Different people celebrate their cancer survivorship on the anniversaries of different milestones. I think my big celebration will always be March 9, the day I was diagnosed. That day is etched in my mind as the day everything changed. On November 1, not much happened except I had finished radiation, on schedule, and had a quick meeting with the oncologist. I remember it more from being told I would never be “cured,” than from being told I was already “cancer-free.” I suspect Julia prefers the Nov. 1 date because she is at heart an optimist and she would rather celebrate a more-upbeat occasion.

                The start of November also means I need to announce the winner of my month-long contest on Facebook in which I asked people to submit photos of the most offensive pink ribbons they could locate during Pinktober. There were some doozies! It was hard to choose the winners. Some pink ribbons were more ugly, some were more obviously not going to raise any money for actual cancer-relief purposes, and some were on products more likely to cause cancer than to cure it. So I just settled on what I found personally the nastiest.

                I disqualified a couple of photos people sent me, because while they were pink and awful, I could not be sure the items depicted were real. Steve sent me a photo of a pink tank he found online. It was awful, but possibly Photoshopped. My son, Matt, also located an image of some cigarettes with pink ribbons on them, but again, I think someone created them just for the irony of it. Steve also found a photo of a truly offensive (but pink) AK-47, but instead of pink ribbons it had Hello Kitty logos. Not good enough!

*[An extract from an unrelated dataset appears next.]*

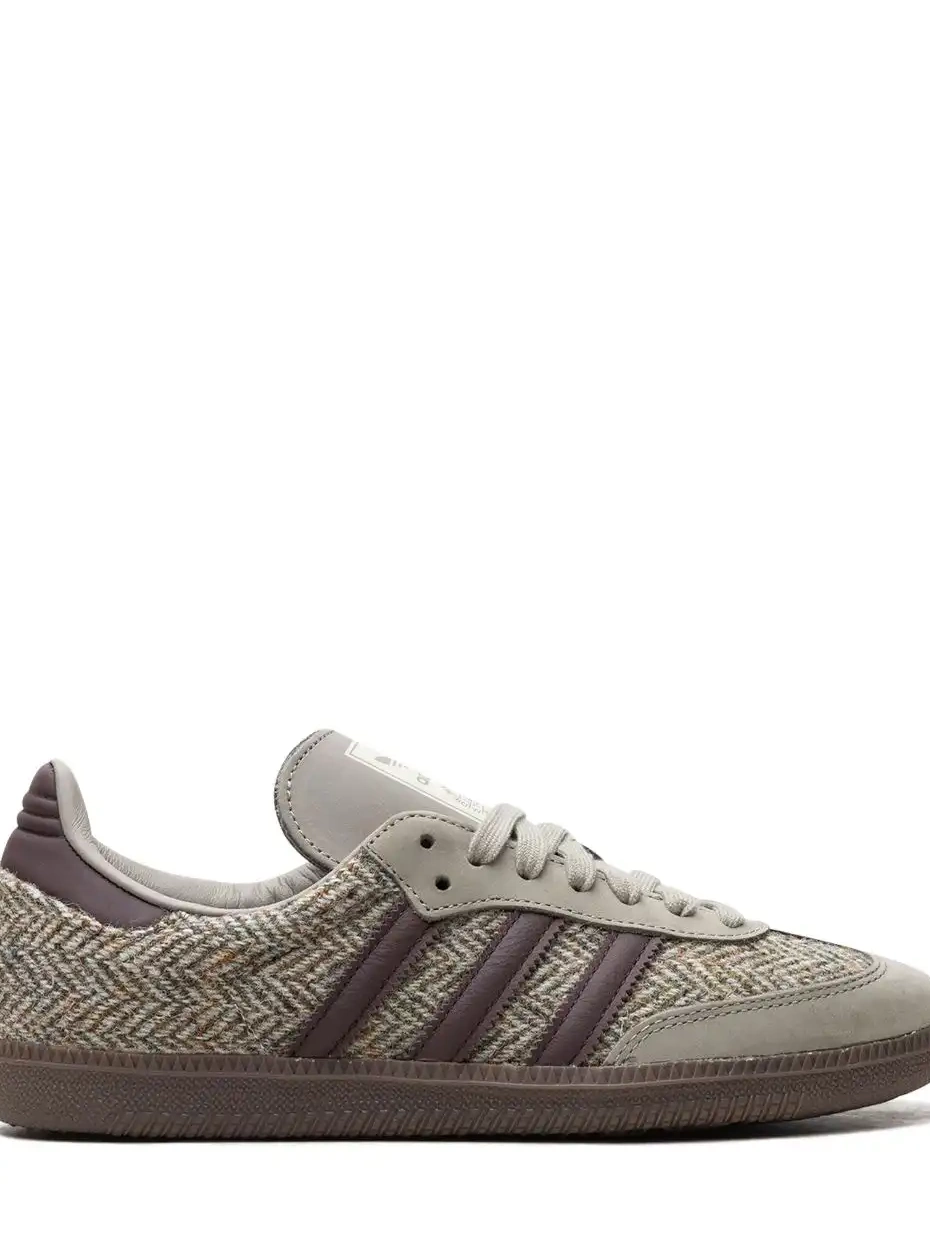 Cheap Pack Samba OG Beige Brown Shadow Tweed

                I disqualified two of the best entries on the grounds that they were mine, and since I am also the contest judge, that would have been a conflict of interest. But they were preposterous. One was the large, juicy-looking steaks Safeway was advertising with pink ribbon stickers all over them. The other one, also at Safeway, was Mike’s Hard (pink) Lemonade with pink ribbons all over it.  My doctors tell me that alcohol and extra fat are things that can actually cause breast cancer, so I think these pink ribbons were particularly questionable. But I can’t win my own contest, so the winners are:

 Third place goes to my daughter, Julia, who found a remarkably ugly car air-freshener in the shape of a lurid pink ribbon that looked more like a condom or something. I am sure it did not raise money for anything useful.  Second place goes to Kathy Bittinger, who found some pink Porta-pots of Awareness.  And, drumroll please, first place for the ugliest/least sensitive use of a pink ribbon goes to Kathleen Morrish, who found a horrible urn with a pink ribbon on it. Seriously. It’s depressing enough to have cancer, without having to imagine your bodily remains spending eternity in something like that! (Note to friends and family:  When I die, scatter my ashes on a mountain in Montana. Do not keep them on the mantle in an ugly urn with a pink ribbon on it!)

By the way, Kathleen’s prize is a coyote-ugly Tape Dispenser of Awareness. I believe 50 cents of the purchase price actually goes to a bonafide cancer charity, so it’s not entirely pointless, and if your tape needs dispensing, hey, look no further. But boy, it is ugly.